> [Extrait du texte]
Vu la procédure suivante :
Par une requête sommaire, un mémoire complémentaire et un mémoire en réplique, enregistrés les 29 mars et 29 juin 2024 et le 14 mars 2025 au secrétariat du contentieux du Conseil d'Etat, Mme B... A... demande au Conseil d'Etat :
1°) d'annuler pour excès de pouvoir l'avis défavorable à son intégration directe en qualité d'auditrice de justice au titre de l'article 18-1 de l'ordonnance du 22 décembre 1958 émis par la commission d'avancement lors de ses travaux du 27 novembre au 8 décembre 2023 ;
2°) d'enjoindre à l'administration de faire procéder au réexamen de sa demande par la commission d'avancement dans un délai de deux mois à compter de la décision à venir.
Elle soutient que l'avis attaqué :
- a été émis au terme d'une procédure irrégulière dès lors que sa candidature a été examinée en méconnaissance des principes d'impartialité, de non-discrimination et d'égal accès aux emplois publics ;
- est entaché d'une erreur manifeste d'appréciation, d'une rupture d'égalité entre candidats et d'un détournement de pouvoir dès lors qu'elle justifiait pleinement avoir toutes les capacités requises pour être nommée auditrice de justice.
Vu les autres pièces du dossier ;
Vu :
- l'ordonnance n° 58-1270 du 22 décembre 1958 ;
- le code de justice administrative ;
Après avoir entendu en séance publique :
- le rapport de M. Bruno Bachini, conseiller d'Etat,
- les conclusions de Mme Maïlys Lange, rapporteure publique ;
Considérant ce qui suit :
1. Il ressort des pièces du dossier que Mme B... A..., juriste assistante au tribunal de première instance de Nouméa, a présenté sa candidature à une intégration dans le corps judiciaire au titre de l'article 18-1 de l'ordonnance du 22 décembre 1958 portant loi organique relative au statut de la magistrature. La commission d'avancement prévue à l'article 34 de l'ordonnance a, lors de ses travaux du 27 novembre au 8 décembre 2023, émis un avis défavorable à cette candidature, notifié par un courrier du procureur général près la cour d'appel de Riom du 12 janvier 2024. Par la présente requête, Mme A... demande l'annulation de cet avis.

> [Données fournies]
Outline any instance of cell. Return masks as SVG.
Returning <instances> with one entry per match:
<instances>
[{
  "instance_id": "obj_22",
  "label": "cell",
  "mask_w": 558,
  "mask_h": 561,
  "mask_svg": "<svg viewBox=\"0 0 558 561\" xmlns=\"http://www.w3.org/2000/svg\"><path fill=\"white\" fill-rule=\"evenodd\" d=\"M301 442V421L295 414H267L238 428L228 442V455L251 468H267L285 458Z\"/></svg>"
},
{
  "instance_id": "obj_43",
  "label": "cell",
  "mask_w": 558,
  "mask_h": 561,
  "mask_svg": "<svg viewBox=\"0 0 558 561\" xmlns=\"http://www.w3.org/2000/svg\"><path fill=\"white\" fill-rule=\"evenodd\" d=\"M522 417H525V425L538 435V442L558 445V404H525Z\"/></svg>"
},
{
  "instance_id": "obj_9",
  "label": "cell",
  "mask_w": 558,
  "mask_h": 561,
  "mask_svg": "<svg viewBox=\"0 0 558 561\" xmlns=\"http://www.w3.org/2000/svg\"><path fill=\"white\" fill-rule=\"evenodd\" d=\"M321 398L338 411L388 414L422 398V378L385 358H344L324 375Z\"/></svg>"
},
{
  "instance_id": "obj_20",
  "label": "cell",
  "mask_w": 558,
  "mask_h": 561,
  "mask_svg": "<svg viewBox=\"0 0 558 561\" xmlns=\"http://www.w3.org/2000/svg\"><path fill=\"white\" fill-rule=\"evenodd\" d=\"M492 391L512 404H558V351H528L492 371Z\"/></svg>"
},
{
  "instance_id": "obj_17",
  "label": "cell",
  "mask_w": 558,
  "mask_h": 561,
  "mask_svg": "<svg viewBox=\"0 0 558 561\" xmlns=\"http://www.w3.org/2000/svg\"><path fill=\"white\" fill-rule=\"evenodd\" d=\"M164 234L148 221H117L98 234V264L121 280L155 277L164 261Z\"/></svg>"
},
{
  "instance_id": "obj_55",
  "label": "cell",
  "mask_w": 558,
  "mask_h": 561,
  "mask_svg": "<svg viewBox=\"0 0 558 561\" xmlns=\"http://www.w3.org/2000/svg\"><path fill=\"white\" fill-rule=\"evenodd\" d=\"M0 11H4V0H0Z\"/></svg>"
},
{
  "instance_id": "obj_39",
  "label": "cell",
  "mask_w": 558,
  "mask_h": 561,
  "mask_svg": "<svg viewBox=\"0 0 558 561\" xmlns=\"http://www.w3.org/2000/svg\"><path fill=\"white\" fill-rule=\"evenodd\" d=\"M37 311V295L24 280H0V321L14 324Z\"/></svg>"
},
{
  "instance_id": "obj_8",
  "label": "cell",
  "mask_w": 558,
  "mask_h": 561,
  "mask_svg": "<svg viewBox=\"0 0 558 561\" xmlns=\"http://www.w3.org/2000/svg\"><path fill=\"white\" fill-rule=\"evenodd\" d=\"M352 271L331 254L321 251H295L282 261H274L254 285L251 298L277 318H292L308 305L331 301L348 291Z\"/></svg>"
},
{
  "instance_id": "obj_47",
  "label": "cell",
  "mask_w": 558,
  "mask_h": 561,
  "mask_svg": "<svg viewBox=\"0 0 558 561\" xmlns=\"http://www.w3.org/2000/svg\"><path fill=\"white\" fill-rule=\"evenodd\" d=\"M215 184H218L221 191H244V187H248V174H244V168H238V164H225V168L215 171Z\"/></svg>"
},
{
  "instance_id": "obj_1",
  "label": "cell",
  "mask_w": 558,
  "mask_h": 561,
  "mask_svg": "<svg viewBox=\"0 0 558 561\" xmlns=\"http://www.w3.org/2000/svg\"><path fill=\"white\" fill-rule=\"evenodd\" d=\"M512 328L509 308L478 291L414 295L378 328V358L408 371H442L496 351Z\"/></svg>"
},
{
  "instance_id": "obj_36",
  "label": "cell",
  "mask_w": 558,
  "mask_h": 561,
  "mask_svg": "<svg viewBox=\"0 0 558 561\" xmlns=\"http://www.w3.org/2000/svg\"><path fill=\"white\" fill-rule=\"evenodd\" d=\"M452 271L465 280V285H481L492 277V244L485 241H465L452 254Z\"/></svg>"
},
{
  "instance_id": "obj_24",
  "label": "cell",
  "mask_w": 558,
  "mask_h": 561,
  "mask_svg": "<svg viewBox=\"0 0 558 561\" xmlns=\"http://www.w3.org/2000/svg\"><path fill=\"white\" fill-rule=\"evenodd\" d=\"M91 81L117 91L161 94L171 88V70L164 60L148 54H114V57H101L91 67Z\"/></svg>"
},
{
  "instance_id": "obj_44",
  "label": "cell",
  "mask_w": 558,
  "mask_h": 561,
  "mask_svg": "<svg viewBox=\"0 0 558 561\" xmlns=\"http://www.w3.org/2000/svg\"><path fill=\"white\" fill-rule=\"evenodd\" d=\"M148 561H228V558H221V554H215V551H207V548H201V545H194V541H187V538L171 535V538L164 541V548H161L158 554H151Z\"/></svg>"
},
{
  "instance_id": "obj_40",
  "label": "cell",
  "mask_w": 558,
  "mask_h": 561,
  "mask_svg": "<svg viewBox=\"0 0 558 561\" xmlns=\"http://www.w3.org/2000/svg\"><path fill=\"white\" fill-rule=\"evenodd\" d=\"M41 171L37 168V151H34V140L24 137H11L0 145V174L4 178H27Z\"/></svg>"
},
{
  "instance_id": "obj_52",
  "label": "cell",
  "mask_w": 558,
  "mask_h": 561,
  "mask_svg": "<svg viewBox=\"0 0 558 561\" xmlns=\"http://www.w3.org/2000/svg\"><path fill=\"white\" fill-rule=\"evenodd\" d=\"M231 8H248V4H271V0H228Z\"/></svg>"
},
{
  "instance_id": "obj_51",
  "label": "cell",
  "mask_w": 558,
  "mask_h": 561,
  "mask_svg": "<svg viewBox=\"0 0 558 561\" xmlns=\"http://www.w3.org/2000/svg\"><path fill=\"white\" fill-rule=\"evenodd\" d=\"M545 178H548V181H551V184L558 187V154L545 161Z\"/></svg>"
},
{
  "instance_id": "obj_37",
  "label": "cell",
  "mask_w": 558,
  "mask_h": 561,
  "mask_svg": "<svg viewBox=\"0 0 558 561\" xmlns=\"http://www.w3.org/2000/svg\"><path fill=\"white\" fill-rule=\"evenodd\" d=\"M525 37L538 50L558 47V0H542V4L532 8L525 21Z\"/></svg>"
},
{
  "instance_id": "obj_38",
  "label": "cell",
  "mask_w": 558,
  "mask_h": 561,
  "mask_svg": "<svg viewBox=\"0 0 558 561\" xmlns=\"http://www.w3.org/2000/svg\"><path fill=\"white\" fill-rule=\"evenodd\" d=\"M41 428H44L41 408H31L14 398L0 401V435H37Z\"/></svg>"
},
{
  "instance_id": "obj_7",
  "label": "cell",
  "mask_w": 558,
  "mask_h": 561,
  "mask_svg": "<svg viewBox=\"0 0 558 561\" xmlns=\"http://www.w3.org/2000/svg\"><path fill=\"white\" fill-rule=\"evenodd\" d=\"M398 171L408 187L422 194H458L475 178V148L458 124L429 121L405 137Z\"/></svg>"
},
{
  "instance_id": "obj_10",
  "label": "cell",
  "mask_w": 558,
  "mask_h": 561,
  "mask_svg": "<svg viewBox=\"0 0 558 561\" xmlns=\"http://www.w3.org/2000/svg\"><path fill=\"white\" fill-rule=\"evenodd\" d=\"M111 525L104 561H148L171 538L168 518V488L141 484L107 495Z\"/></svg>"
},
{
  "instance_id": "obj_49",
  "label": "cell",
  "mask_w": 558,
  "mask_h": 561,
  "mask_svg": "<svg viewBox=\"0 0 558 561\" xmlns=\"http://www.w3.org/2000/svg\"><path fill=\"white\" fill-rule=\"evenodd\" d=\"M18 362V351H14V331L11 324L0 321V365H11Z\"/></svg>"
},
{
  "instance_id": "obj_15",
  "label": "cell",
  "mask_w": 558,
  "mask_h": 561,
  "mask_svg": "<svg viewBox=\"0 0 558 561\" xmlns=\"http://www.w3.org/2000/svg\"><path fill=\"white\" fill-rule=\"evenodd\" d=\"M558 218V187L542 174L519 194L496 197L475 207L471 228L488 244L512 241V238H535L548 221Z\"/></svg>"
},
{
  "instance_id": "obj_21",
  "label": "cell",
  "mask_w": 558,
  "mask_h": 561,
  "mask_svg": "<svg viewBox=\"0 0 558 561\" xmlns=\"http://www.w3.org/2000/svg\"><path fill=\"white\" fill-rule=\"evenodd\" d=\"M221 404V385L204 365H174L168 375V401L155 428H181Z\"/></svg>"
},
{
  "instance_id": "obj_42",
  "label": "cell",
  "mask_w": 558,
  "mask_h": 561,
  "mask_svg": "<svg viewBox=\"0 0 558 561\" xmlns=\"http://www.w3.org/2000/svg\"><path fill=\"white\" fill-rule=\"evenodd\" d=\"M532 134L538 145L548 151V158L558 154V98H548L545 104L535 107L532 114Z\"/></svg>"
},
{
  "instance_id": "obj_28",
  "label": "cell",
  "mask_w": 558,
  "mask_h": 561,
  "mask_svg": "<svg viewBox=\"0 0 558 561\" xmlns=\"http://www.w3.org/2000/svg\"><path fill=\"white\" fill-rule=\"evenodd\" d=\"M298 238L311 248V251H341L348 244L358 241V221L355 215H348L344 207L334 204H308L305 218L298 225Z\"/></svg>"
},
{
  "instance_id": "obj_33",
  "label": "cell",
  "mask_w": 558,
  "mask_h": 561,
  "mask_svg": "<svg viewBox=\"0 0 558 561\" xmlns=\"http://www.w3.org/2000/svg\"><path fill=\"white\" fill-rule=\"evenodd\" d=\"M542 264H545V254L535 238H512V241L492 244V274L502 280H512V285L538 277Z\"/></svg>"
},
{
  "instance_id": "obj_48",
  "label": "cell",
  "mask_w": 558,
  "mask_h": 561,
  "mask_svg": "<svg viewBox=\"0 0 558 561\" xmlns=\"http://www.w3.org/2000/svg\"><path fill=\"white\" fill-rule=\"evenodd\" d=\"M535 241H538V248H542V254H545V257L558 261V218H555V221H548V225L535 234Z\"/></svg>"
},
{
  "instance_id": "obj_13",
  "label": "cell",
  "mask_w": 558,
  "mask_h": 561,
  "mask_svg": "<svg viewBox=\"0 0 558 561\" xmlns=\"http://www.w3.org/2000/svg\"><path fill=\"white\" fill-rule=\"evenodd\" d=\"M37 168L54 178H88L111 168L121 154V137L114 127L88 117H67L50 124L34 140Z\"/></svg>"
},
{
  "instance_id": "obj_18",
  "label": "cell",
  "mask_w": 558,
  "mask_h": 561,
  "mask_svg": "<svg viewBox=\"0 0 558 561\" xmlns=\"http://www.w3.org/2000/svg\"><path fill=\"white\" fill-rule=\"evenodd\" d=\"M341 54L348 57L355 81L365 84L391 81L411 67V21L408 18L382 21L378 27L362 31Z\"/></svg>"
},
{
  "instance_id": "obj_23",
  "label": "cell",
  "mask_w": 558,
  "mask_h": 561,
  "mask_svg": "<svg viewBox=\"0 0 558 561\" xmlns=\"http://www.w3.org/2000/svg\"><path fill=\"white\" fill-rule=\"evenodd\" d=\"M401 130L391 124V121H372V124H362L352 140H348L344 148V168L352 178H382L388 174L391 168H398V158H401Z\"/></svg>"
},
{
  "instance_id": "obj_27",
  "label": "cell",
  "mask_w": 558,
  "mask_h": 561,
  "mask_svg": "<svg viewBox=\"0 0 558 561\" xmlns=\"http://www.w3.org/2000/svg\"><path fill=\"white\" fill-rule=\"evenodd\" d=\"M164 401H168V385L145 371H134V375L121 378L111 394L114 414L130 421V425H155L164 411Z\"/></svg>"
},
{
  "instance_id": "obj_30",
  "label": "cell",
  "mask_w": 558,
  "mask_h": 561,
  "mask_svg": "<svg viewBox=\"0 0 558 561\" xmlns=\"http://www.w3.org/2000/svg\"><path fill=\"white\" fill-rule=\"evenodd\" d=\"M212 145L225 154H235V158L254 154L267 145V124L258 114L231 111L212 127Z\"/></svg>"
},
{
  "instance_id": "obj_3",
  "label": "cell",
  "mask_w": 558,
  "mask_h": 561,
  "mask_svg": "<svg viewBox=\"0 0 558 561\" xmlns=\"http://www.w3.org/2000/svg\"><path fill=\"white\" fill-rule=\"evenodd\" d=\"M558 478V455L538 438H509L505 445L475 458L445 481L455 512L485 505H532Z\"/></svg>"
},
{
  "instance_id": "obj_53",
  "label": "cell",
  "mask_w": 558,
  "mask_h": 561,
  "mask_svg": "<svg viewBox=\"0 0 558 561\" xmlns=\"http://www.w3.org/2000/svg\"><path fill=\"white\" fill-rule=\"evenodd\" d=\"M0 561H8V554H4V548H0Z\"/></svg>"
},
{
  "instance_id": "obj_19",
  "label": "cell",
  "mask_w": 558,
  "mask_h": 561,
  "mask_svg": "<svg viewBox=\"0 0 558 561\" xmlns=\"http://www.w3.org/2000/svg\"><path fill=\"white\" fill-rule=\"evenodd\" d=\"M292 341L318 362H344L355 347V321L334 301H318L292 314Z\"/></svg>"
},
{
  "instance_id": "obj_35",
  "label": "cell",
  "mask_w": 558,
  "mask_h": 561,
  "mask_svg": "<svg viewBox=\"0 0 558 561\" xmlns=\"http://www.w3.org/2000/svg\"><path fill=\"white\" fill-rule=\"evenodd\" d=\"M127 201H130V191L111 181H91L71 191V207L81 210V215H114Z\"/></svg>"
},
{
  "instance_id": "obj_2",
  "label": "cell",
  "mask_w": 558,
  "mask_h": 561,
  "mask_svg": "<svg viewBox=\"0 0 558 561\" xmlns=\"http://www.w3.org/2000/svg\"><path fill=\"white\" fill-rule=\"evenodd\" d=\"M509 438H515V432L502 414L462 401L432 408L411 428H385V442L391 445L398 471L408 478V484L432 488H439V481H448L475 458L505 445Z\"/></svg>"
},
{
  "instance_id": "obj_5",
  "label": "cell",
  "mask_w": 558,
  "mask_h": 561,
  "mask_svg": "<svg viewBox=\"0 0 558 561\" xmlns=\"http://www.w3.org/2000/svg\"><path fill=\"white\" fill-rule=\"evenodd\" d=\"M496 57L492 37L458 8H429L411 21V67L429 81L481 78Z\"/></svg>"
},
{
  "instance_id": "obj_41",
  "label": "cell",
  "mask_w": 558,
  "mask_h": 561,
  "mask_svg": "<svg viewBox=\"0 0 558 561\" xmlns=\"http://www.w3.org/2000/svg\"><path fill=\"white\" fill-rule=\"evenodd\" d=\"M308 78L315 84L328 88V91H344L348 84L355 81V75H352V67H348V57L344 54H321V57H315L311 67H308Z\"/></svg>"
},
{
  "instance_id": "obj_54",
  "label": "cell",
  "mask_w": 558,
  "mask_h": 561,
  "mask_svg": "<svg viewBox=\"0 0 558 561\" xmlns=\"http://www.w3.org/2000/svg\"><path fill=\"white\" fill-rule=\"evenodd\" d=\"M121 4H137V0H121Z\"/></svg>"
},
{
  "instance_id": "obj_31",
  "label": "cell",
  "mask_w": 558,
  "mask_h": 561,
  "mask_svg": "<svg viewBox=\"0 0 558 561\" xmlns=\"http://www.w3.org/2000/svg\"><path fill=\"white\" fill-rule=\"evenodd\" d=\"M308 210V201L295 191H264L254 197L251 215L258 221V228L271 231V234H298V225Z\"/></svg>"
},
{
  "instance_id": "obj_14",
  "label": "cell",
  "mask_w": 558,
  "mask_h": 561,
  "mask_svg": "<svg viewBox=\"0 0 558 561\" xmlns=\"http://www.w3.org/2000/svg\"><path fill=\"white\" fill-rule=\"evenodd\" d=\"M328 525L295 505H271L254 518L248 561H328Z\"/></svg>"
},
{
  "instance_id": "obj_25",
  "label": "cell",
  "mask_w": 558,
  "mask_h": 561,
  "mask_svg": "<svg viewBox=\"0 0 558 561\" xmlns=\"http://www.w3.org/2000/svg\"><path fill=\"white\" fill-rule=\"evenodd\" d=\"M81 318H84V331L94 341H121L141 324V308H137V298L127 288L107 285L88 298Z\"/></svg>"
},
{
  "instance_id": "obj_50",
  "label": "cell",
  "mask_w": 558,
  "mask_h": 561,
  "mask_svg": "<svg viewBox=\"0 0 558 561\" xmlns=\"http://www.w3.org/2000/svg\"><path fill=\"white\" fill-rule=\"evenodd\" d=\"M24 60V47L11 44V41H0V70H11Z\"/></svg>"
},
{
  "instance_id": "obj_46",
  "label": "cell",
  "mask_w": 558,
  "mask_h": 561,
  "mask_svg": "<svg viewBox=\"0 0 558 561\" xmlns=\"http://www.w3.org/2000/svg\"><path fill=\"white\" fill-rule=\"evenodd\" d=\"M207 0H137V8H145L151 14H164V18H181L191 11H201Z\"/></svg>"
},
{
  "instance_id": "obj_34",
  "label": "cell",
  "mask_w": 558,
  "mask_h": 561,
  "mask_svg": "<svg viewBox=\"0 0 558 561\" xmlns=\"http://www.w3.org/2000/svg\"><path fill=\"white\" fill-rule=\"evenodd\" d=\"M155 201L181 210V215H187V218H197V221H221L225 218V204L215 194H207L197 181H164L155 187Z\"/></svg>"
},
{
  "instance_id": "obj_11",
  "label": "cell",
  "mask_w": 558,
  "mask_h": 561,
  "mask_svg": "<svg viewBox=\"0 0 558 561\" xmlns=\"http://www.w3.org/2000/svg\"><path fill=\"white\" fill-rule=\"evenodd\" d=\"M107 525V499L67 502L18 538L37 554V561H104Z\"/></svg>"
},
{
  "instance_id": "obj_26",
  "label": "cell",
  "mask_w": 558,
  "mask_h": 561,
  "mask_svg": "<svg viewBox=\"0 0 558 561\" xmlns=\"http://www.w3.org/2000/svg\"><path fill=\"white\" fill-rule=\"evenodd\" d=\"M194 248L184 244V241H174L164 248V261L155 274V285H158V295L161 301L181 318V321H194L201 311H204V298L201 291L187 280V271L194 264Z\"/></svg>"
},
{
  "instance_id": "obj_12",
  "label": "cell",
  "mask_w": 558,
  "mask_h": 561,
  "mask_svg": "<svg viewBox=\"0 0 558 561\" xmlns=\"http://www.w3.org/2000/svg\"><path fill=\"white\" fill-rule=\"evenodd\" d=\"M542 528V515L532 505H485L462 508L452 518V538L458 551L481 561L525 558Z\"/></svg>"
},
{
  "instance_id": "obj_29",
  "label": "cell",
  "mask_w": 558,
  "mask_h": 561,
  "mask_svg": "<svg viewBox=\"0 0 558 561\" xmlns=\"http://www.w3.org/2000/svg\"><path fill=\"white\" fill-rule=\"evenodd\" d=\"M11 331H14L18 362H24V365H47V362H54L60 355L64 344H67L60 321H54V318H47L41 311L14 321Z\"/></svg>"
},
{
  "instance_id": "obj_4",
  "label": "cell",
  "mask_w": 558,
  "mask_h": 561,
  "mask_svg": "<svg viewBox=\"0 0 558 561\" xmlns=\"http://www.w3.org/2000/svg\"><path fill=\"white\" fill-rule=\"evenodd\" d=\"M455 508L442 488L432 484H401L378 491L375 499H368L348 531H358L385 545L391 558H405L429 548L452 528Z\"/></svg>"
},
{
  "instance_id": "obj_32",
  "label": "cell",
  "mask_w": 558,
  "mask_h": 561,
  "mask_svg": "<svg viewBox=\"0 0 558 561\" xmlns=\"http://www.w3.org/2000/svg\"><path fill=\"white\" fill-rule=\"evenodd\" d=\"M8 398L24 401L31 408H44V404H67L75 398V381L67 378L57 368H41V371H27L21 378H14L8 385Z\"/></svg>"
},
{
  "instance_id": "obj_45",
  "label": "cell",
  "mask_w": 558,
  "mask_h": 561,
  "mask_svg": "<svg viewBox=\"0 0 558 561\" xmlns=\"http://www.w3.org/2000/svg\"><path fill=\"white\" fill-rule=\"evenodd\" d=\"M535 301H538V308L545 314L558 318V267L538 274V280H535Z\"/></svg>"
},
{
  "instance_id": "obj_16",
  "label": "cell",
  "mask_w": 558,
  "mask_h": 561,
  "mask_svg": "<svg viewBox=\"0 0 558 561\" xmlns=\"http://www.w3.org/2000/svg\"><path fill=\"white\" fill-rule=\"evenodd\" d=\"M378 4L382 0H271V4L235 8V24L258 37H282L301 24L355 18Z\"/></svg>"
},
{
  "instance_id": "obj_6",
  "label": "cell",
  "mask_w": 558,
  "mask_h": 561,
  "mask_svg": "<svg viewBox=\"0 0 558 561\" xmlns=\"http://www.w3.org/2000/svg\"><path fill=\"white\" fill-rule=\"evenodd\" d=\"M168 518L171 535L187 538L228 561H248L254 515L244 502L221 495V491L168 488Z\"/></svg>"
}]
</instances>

> [Tâches à réaliser]
a) Pour chaque affirmation, indiquez si elle concorde avec l'extrait sur la candidature à l'intégration dans le corps judiciaire, en répondant par oui ou non et en citant les mots décisifs de cet extrait : (i) la requérante exerçait comme juriste assistante au tribunal de première instance de Nouméa ; (ii) l'avis défavorable lui a été notifié par un courrier du procureur général près la cour d'appel de Paris ; (iii) elle demande que sa candidature soit réexaminée par la commission d'avancement dans un délai de six mois.
b) Poursuivez la rédaction de l'extrait sur la candidature à l'intégration dans le corps judiciaire à partir de sa dernière phrase.

> [Réponses dans l'ordre]
a)
(i) Oui : « juriste assistante au tribunal de première instance de Nouméa ».
(ii) Non : « notifié par un courrier du procureur général près la cour d'appel de Riom du 12 janvier 2024 ».
(iii) Non : « dans un délai de deux mois à compter de la décision à venir ».

b)
2. Aux termes de l'article 18-1 de l'ordonnance du 22 décembre 1958, alors applicable : " Peuvent être nommées directement auditeurs de justice les personnes que quatre années d'activité dans les domaines juridique, économique ou des sciences humaines et sociales qualifient pour l'exercice des fonctions judiciaires : / 1° Si elles sont titulaires d'un diplôme sanctionnant une formation d'une durée au moins égale à quatre années d'études après le baccalauréat dans un domaine juridique ou justifiant d'une qualification reconnue au moins équivalente dans des conditions fixées par décret en Conseil d'Etat ; / 2° Et si elles remplissent les autres conditions fixées aux 2° à 5° de l'article 16. / Peuvent également être nommés dans les mêmes conditions : / (...) c) Les personnes titulaires d'un diplôme sanctionnant une formation d'une durée au moins égale à cinq années d'études après le baccalauréat dans un domaine juridique ou justifiant d'une qualification reconnue au moins équivalente dans des conditions fixées par décret en Conseil d'Etat qui justifient de trois années au moins d'exercice professionnel en qualité de juriste assistant (...) / Le nombre des auditeurs nommés au titre du présent article ne peut dépasser le tiers du nombre des places offertes aux concours prévus à l'article 17 pour le recrutement des auditeurs de justice de la promotion à laquelle ils seront intégrés. / Les candidats visés au présent article sont nommés par arrêté du garde des sceaux, ministre de la justice, sur avis conforme de la commission prévue à l'article 34. ". Il résulte de ces dispositions qu'elles ne créent, au profit des candidats, aucun droit à être nommé aux fonctions d'auditeur de justice et que le législateur organique a entendu investir la commission d'avancement d'un large pouvoir dans l'appréciation de l'aptitude à exercer les fonctions d'auditeur de justice.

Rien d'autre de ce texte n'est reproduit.